RECORDS TO PROCESS
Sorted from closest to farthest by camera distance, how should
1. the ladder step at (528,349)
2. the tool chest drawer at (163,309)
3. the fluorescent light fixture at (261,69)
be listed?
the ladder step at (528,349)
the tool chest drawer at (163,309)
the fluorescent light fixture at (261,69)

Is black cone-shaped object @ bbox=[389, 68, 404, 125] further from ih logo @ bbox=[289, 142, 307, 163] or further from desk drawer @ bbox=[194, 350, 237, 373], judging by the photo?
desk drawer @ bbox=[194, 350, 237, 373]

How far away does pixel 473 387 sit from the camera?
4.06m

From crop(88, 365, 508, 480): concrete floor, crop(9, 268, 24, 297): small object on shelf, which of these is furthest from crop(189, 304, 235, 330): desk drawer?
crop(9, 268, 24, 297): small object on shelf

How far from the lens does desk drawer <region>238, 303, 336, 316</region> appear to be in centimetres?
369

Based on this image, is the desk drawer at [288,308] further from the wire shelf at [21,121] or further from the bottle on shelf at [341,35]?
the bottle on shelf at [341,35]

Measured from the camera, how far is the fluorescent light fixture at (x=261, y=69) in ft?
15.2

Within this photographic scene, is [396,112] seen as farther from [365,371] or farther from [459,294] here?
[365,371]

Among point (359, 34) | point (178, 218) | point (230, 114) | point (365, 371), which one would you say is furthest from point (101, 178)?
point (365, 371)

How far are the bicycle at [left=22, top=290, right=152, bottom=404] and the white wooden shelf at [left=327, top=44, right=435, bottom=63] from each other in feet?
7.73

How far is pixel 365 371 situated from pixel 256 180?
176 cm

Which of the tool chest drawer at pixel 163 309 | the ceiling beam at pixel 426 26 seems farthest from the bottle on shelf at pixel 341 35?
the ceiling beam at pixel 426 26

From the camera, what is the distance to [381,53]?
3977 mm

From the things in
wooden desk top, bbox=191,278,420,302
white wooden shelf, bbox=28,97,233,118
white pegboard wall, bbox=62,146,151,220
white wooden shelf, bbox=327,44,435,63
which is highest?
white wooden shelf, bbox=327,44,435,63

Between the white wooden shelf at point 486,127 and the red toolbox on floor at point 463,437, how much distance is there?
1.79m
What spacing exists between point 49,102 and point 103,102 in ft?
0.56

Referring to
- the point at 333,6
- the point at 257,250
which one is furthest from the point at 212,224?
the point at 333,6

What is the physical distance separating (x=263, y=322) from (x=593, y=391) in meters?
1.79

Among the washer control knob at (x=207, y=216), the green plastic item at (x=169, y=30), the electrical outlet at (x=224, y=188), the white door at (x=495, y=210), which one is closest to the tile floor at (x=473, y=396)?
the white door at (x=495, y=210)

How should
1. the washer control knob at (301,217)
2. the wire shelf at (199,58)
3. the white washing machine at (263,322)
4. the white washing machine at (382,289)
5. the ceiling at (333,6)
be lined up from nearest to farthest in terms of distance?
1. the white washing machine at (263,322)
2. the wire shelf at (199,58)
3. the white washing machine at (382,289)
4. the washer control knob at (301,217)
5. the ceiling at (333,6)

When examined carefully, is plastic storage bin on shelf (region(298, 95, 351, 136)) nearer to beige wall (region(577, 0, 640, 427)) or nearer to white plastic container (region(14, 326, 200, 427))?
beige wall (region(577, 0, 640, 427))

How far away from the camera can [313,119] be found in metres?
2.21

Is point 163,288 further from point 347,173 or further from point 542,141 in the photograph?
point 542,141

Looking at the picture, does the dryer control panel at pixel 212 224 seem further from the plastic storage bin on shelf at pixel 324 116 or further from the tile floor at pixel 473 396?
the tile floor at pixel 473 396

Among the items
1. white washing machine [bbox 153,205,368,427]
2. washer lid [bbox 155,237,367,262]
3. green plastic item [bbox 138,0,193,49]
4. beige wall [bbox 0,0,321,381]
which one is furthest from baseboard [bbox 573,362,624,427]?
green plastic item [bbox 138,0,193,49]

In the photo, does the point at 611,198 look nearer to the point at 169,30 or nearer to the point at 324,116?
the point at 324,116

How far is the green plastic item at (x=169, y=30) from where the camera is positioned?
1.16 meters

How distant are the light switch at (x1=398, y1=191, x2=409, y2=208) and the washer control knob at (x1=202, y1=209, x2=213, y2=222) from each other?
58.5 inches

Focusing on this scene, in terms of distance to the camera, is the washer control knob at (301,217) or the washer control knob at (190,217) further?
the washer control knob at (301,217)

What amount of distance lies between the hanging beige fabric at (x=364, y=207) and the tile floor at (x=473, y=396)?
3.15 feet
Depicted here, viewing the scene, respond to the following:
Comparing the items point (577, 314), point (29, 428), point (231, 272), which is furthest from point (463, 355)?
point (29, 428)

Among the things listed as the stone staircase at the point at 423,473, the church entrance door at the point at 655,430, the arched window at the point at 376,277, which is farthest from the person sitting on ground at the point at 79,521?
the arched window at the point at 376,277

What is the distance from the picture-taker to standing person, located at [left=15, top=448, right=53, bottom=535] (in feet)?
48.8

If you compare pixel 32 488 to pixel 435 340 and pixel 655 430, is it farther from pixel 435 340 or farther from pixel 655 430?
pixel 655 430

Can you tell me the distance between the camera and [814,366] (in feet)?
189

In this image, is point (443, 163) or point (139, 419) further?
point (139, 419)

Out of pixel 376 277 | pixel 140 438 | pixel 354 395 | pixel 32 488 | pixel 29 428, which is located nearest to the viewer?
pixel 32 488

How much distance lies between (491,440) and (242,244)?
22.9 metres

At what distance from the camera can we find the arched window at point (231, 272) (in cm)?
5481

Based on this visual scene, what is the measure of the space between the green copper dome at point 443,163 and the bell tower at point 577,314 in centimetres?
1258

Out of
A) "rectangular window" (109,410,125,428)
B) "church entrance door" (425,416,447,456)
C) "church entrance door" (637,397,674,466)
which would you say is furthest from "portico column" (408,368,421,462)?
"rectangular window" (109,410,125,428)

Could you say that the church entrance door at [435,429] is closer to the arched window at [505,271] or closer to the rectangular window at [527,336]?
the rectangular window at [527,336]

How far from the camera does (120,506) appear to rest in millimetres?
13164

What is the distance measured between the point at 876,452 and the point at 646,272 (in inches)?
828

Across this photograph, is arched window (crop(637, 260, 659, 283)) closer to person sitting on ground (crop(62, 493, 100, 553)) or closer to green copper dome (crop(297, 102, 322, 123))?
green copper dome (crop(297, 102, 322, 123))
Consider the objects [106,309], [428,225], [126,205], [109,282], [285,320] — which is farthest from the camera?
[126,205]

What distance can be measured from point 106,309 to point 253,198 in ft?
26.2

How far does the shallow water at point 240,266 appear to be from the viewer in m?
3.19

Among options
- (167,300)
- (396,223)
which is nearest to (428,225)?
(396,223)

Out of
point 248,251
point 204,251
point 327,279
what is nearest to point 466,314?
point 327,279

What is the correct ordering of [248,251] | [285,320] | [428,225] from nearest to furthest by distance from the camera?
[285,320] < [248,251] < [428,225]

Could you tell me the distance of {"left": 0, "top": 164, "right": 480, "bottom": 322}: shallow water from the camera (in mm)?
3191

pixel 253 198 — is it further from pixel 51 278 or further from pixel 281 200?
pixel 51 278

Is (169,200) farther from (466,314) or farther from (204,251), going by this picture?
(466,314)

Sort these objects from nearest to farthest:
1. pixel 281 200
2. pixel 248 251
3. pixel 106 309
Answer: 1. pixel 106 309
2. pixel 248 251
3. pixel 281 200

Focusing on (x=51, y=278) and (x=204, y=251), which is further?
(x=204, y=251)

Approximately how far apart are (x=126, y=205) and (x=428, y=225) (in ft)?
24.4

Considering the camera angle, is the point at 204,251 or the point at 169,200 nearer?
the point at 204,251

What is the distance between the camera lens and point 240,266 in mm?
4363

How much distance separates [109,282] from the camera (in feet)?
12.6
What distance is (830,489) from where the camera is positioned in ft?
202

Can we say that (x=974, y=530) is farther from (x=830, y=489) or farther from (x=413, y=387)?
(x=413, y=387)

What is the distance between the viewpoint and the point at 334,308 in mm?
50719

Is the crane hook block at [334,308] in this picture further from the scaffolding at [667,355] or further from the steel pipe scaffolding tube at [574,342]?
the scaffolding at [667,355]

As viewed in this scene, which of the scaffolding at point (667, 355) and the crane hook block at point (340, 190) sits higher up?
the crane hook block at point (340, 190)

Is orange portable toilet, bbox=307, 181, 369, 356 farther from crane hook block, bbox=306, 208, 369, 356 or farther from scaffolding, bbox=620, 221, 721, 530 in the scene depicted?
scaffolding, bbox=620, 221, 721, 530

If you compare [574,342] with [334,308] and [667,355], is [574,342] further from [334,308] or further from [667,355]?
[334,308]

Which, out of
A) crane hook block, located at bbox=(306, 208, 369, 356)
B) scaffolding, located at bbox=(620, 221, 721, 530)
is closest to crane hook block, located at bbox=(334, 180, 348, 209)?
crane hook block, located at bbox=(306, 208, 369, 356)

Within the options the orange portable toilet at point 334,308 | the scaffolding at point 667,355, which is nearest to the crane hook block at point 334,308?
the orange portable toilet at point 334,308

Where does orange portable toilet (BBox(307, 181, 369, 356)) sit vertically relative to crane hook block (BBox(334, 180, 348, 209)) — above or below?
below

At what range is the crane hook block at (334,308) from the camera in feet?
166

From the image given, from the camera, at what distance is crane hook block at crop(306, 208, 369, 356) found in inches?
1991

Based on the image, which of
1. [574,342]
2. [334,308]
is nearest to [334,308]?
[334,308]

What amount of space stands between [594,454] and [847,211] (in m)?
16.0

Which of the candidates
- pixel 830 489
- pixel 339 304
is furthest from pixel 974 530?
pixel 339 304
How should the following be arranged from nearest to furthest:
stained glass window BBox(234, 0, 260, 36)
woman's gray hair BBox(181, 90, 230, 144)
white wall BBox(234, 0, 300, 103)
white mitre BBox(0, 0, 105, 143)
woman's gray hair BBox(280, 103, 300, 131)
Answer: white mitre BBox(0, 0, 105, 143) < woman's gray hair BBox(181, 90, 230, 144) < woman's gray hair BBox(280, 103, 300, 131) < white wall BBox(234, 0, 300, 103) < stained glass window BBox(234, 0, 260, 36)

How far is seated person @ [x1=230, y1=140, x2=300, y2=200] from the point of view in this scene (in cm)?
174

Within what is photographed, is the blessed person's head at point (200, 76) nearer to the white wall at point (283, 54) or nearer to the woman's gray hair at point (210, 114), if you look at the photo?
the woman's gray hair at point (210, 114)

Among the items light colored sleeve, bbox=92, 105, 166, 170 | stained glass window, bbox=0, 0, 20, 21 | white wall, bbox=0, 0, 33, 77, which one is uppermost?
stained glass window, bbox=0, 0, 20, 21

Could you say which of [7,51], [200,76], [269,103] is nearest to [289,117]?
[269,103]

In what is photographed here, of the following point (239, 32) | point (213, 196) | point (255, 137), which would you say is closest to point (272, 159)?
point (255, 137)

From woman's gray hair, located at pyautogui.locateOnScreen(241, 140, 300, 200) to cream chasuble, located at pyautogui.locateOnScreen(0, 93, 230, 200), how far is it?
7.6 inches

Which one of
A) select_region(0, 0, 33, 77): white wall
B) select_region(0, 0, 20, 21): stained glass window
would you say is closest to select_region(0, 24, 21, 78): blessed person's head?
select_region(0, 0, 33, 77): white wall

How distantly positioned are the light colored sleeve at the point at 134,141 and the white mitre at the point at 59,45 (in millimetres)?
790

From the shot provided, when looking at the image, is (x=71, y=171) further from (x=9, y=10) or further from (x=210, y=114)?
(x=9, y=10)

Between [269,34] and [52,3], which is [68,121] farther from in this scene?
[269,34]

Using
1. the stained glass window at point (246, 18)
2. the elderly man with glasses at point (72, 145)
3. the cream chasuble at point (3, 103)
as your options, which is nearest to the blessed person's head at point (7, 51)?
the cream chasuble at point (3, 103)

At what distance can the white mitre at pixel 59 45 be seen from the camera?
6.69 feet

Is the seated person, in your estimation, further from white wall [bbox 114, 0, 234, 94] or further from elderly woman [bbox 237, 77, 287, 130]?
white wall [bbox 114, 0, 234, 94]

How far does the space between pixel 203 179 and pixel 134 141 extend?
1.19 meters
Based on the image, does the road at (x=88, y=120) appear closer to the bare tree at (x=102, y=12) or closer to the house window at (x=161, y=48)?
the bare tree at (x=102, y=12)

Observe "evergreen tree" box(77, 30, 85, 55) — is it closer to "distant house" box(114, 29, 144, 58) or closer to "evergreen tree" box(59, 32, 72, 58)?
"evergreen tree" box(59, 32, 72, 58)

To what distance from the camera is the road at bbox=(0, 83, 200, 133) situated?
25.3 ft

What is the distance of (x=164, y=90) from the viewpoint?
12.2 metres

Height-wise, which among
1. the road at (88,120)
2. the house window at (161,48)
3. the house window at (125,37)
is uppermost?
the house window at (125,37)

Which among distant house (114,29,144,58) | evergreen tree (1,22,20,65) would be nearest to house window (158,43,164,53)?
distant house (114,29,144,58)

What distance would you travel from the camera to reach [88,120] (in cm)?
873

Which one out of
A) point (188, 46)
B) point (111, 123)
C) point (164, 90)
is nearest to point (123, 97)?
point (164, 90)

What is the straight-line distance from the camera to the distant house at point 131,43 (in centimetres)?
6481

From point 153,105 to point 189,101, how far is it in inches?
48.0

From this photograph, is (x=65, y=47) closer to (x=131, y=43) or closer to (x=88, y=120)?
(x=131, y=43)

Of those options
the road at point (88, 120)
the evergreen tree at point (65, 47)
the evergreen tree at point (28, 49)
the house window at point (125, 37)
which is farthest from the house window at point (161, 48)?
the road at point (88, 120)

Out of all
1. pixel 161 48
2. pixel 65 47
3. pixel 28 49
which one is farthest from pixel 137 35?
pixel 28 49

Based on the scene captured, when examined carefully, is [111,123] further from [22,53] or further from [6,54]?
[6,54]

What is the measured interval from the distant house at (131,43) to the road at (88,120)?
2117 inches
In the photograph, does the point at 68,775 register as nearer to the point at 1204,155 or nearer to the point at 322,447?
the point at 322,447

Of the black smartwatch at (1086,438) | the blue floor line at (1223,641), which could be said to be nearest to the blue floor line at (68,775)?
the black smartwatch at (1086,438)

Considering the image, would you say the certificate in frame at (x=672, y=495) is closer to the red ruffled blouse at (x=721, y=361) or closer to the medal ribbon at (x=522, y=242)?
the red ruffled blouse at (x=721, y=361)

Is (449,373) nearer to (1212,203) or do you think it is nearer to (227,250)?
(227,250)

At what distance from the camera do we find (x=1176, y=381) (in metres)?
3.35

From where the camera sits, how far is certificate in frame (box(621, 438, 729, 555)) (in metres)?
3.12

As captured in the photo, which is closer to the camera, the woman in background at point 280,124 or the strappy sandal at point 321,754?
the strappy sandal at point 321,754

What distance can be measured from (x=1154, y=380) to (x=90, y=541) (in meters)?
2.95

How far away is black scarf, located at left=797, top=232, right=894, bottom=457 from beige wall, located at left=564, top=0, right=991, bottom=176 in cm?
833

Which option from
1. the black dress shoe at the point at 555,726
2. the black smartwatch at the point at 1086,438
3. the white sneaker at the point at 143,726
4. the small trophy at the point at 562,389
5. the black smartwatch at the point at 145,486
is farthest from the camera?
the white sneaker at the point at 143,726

AIM
Output only the lines running from the line with "Based on the scene" through the final line of the data, inclusive.

EXERCISE RESPONSE
Based on the scene captured, when examined carefully, is [111,123] further from [22,53] or further from [6,54]?
[6,54]

What is the measured interval from the distant house at (131,43) to the road at (88,120)?
2117 inches
In the photograph, does the point at 68,775 register as nearer to the point at 1204,155 or nearer to the point at 322,447?
the point at 322,447

Of the black smartwatch at (1086,438) | the blue floor line at (1223,641), which could be said to be nearest to the blue floor line at (68,775)?
the black smartwatch at (1086,438)

Considering the image, would you say the certificate in frame at (x=672, y=495) is closer to the red ruffled blouse at (x=721, y=361) or closer to the medal ribbon at (x=522, y=242)?
the red ruffled blouse at (x=721, y=361)

Is (449,373) nearer to (1212,203) or do you think it is nearer to (227,250)?
(227,250)

At what distance from the camera do we find (x=1176, y=381) (in metres)?
3.35

From where the camera sits, how far is certificate in frame (box(621, 438, 729, 555)) (in metres)?
3.12

As captured in the photo, which is closer to the camera, the woman in background at point 280,124 or the strappy sandal at point 321,754?
the strappy sandal at point 321,754

What distance can be measured from (x=1154, y=380) to (x=90, y=541) (in meters)?
2.95

How far away is black scarf, located at left=797, top=232, right=894, bottom=457 from beige wall, located at left=564, top=0, right=991, bottom=176 in cm?
833

Which option from
1. the black dress shoe at the point at 555,726
2. the black smartwatch at the point at 1086,438
3. the white sneaker at the point at 143,726
4. the small trophy at the point at 562,389
5. the black smartwatch at the point at 145,486
is farthest from the camera?
the white sneaker at the point at 143,726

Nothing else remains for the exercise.